-- SHORT TASK --
According to the forum post on wordlist optimization, how long did the posted code take to process 10M lines?

-- ARTICLE --
++++++++

Wordlist optimisation based on ruleset
#3
Thank you for you're reply, rurasort looks interesting.


Am still thinking on how i would make this and not make it painfully slow. Might be really complicated and not worth it.

EDIT:
Ouch it's only reading at 2-3MB/s hitting 100% on a single core. Ill see if i can't improve on this if i do ill post it here.

EDIT2:

Am really bad with keeping up with forum posts. So am just gonna post the rough piece of code

rurasort.py --digit-trim --special-trim --lower 34.844s 10M lines
code below doing the same thing 2.503s for 10M lines

Code:
import multiprocessing as mp,os
path = "/mnt/NVMe/wordlist_10M.txt"
cores = 8
def process(line):
    newstring = line.lstrip('1,2,3,4,5,6,7,8,9,0')
    newstring = newstring.rstrip('1,2,3,4,5,6,7,8,9,0')
    newstring = newstring.lstrip("!\"#$%&'()*+,-./:;?@[\]^_`{|}~")
    newstring = newstring.rstrip("!\"#$%&'()*+,-./:;?@[\]^_`{|}~")
    print newstring.lower()


def process_wrapper(chunkStart, chunkSize):
    with open(path) as f:
        f.seek(chunkStart)
        lines = f.read(chunkSize).splitlines()

++++++++

-- DATA SHOWN --
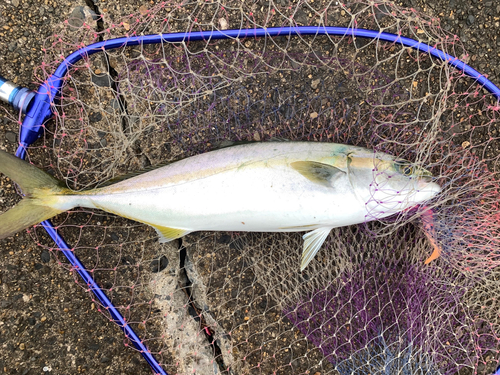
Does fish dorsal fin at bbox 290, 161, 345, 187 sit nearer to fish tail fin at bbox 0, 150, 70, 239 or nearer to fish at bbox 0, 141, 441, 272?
fish at bbox 0, 141, 441, 272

++++++++

-- EXERCISE SOLUTION --
2.503 seconds.